──────── Text shown ────────
Think salt is causing your blood pressure to spike? You may be surprised by this new study — it’s low potassium (maybe)

Think salt is causing your blood pressure to spike? You may be surprised by this new study — it’s low potassium (maybe)

Scientists delved into the blood pressure histories of adolescents to determine what causes high blood pressure -- and they were stunned at the results.

Think that salt is what matters when it comes to blood pressure? A new study has found that it may be potassium you should be worrying about.

Eating up to 3,000 mg per day of salt didn’t appear to harm the blood pressure readings for adolescent girls in the study, but those who consumed 2,400 mg per day of potassium showed lower blood pressure by the time they reached adulthood, according to a Times of India report.

Salt has historically been the X factor when it comes blood pressure, with scientists believing that excess salt in our diets is why many in the United States have such high readings. In fact, the Dietary Guidelines for Americans stipulates limiting sodium intake to less than 2,300 mg per day for healthy individuals less than 50 years old.
──────── Entries supplied ────────
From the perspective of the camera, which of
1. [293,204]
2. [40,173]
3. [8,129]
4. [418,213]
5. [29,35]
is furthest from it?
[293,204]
────────
Reproduce the full article on salt, potassium and blood pressure word for word, from its first line to its last.

Think salt is causing your blood pressure to spike? You may be surprised by this new study — it’s low potassium (maybe)

Think salt is causing your blood pressure to spike? You may be surprised by this new study — it’s low potassium (maybe)

Scientists delved into the blood pressure histories of adolescents to determine what causes high blood pressure -- and they were stunned at the results.

Think that salt is what matters when it comes to blood pressure? A new study has found that it may be potassium you should be worrying about.

Eating up to 3,000 mg per day of salt didn’t appear to harm the blood pressure readings for adolescent girls in the study, but those who consumed 2,400 mg per day of potassium showed lower blood pressure by the time they reached adulthood, according to a Times of India report.

Salt has historically been the X factor when it comes blood pressure, with scientists believing that excess salt in our diets is why many in the United States have such high readings. In fact, the Dietary Guidelines for Americans stipulates limiting sodium intake to less than 2,300 mg per day for healthy individuals less than 50 years old.